Trees in the Reiser4 Filesystem, Part I

The basic structure of the new ReiserFS—graphs vs. trees, keys, nodes and blocks.
Choosing Which Subtree

We start our search at the root, because from the root we can reach every other node. But, how do we choose which subtree of the root to go to from the root? The root contains pointers to its subtrees. For each pointer to a subtree there is a corresponding left delimiting key. Pointers to subtrees, and the subtrees themselves, are ordered by their left delimiting key. A subtree pointer's left delimiting key is equal to the least key of the things in the subtree. Its right delimiting key is larger than the largest key in the subtree, and it is the left delimiting key of the next subtree of this node.

Each subtree contains only things whose keys are at least equal to the left delimiting key of its pointer and are not more than its right delimiting key. If there are no duplicate keys in the tree, then each subtree contains only things whose keys are less than its right delimiting key. If there are no duplicate keys, then by looking within a node at its pointers to subtrees and their delimiting keys, we know which subtree of that node contains the thing we want.

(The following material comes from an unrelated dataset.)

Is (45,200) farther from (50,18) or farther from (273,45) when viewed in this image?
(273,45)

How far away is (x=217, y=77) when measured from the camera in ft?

Duplicate keys are a topic for another time. For now I will only hint that when searching through objects with duplicate keys we find the first of them in the tree. Then we search through all the duplicates, one by one, until we find what we are looking for. Allowing duplicate keys can allow for smaller keys, so there is sometimes a trade-off between key size and the average frequency of such inefficient linear searches.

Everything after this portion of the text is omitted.